= Exercise =
Write out exactly the lines running from the one that contains "Does the wall" through the end of the material.

(Records)
════════════════════

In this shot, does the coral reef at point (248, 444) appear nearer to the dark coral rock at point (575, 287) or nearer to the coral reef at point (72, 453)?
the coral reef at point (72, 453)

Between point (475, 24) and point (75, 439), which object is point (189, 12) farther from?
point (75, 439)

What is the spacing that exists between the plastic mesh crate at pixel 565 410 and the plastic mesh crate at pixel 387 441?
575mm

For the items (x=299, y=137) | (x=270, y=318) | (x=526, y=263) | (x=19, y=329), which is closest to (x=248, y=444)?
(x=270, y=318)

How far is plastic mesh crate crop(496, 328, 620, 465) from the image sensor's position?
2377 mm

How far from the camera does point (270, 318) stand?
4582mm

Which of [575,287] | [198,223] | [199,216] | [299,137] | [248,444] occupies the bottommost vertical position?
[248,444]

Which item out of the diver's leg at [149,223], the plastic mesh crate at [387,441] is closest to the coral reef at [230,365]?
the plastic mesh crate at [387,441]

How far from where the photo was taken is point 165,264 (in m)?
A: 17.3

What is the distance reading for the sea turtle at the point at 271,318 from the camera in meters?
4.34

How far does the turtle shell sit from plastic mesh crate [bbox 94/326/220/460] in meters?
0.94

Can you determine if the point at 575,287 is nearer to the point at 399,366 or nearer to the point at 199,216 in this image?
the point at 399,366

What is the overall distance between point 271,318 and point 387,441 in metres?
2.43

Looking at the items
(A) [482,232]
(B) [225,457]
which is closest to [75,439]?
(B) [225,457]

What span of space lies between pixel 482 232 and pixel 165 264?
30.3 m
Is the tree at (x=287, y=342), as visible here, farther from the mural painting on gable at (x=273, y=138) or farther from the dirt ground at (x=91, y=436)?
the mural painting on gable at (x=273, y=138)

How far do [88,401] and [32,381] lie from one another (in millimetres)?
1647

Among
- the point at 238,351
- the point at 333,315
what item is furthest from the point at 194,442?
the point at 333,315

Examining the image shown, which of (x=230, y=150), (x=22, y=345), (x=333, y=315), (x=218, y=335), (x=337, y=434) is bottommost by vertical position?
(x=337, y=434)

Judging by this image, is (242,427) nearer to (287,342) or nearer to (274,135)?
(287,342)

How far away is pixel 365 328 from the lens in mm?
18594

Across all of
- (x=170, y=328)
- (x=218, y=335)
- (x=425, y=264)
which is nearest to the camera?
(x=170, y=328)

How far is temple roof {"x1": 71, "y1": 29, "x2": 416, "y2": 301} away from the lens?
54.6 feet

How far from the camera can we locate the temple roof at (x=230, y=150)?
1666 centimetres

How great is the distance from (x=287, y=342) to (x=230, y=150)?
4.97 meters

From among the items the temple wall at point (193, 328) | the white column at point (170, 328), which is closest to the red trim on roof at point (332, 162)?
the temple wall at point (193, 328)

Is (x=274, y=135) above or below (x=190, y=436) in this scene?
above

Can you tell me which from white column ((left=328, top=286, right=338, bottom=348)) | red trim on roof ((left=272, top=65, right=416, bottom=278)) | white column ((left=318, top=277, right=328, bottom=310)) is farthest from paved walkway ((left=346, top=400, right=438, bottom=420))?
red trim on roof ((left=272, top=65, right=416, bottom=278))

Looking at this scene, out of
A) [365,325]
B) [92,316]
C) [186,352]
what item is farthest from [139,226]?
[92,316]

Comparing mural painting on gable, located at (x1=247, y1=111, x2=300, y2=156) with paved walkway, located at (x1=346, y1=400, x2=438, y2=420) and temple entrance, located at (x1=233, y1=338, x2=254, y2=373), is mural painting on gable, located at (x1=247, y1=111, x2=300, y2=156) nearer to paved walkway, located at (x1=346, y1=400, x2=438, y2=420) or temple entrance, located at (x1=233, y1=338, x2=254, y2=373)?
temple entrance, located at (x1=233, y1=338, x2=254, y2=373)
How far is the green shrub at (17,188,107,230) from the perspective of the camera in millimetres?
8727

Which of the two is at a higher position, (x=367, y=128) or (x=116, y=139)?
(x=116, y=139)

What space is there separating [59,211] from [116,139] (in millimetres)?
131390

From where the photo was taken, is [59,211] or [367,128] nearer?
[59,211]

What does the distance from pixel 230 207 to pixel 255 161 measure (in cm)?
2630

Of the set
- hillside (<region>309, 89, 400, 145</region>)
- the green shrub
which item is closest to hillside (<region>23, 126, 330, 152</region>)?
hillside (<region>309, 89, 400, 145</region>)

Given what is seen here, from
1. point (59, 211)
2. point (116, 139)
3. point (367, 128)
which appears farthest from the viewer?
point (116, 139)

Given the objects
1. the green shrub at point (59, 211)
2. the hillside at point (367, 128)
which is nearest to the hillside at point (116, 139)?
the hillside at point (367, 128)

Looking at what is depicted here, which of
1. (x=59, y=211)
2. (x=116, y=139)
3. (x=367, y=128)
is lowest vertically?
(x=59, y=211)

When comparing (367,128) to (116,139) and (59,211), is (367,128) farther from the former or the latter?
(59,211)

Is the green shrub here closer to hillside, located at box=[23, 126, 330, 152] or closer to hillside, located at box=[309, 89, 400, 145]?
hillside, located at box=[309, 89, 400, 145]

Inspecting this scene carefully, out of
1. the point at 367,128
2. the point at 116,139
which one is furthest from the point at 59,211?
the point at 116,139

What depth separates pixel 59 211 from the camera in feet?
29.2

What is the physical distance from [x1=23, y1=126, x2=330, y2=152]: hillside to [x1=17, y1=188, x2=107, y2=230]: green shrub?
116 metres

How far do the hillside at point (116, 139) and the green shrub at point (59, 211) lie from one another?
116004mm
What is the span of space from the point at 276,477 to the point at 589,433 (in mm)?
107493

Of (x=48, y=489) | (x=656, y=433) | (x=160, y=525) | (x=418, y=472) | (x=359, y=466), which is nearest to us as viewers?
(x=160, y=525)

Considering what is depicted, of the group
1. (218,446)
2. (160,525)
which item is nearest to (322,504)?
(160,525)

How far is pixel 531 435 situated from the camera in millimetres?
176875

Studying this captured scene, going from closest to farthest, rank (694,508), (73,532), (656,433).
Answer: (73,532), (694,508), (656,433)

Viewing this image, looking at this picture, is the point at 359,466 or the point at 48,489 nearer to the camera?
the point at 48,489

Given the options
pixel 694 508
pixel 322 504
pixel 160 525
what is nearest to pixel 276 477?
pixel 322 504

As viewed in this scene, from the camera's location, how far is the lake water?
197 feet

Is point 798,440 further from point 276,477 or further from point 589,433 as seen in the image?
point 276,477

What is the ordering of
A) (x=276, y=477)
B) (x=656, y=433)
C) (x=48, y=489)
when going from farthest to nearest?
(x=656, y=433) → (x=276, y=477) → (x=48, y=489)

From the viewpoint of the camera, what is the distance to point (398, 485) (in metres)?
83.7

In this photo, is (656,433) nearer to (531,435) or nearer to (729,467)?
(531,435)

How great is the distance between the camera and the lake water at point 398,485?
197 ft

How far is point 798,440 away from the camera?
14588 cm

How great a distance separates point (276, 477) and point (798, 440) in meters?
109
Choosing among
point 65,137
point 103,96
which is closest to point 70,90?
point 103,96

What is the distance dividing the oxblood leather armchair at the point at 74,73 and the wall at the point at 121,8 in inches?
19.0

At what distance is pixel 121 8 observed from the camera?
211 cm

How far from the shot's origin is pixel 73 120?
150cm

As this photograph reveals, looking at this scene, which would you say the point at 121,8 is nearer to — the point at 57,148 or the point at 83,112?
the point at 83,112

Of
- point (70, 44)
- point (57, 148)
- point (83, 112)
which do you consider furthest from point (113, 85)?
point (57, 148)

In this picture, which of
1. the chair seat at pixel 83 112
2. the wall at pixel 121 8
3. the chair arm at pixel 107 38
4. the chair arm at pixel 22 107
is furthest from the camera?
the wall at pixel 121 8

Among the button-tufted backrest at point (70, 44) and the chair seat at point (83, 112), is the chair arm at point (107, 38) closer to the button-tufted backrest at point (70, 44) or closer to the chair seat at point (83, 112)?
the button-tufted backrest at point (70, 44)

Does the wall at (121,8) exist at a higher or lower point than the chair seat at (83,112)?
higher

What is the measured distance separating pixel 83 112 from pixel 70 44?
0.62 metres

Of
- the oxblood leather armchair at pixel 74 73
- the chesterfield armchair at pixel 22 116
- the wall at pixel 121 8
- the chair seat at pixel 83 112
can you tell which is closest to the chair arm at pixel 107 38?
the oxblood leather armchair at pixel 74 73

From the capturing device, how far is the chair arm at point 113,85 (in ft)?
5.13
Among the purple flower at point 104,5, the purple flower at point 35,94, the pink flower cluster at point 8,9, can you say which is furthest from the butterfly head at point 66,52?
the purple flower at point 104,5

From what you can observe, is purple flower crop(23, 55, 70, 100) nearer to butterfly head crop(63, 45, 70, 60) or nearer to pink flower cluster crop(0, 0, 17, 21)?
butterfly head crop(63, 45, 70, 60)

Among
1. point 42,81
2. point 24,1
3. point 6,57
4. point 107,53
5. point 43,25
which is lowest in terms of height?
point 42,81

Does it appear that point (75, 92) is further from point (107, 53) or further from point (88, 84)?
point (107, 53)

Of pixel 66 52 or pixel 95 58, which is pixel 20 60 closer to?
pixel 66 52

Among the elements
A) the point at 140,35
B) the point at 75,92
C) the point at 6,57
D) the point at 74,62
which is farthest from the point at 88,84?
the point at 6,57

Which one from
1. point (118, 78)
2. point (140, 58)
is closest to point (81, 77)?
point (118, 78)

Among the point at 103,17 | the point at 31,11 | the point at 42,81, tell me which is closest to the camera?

════════════════════

= Written response =
Does the wall at (121,8) exist at a higher or lower point than the chair seat at (83,112)?
higher

What is the measured distance separating pixel 83 112 from pixel 70 44?
0.62 metres

Of
- the oxblood leather armchair at pixel 74 73
- the chesterfield armchair at pixel 22 116
- the wall at pixel 121 8
- the chair seat at pixel 83 112
can you tell which is closest to the chair arm at pixel 107 38?
the oxblood leather armchair at pixel 74 73

From the capturing device, how far is the chair arm at point 113,85 (in ft)?
5.13
Among the purple flower at point 104,5, the purple flower at point 35,94, the pink flower cluster at point 8,9, can you say which is furthest from the butterfly head at point 66,52?
the purple flower at point 104,5

From what you can observe, is purple flower crop(23, 55, 70, 100) nearer to butterfly head crop(63, 45, 70, 60) or nearer to pink flower cluster crop(0, 0, 17, 21)?
butterfly head crop(63, 45, 70, 60)

Among
1. point 42,81
2. point 24,1
3. point 6,57
4. point 107,53
5. point 43,25
which is lowest in terms of height?
point 42,81

Does it appear that point (75, 92) is further from point (107, 53) or further from point (88, 84)?
point (107, 53)

Of pixel 66 52 or pixel 95 58, which is pixel 20 60 closer to?
pixel 66 52

Among the elements
A) the point at 140,35
B) the point at 75,92
C) the point at 6,57
D) the point at 74,62
which is farthest from the point at 88,84?
the point at 6,57

Which one from
1. point (118, 78)
2. point (140, 58)
is closest to point (81, 77)?
point (118, 78)

Among the point at 103,17 | the point at 31,11 | the point at 42,81, tell me which is closest to the camera?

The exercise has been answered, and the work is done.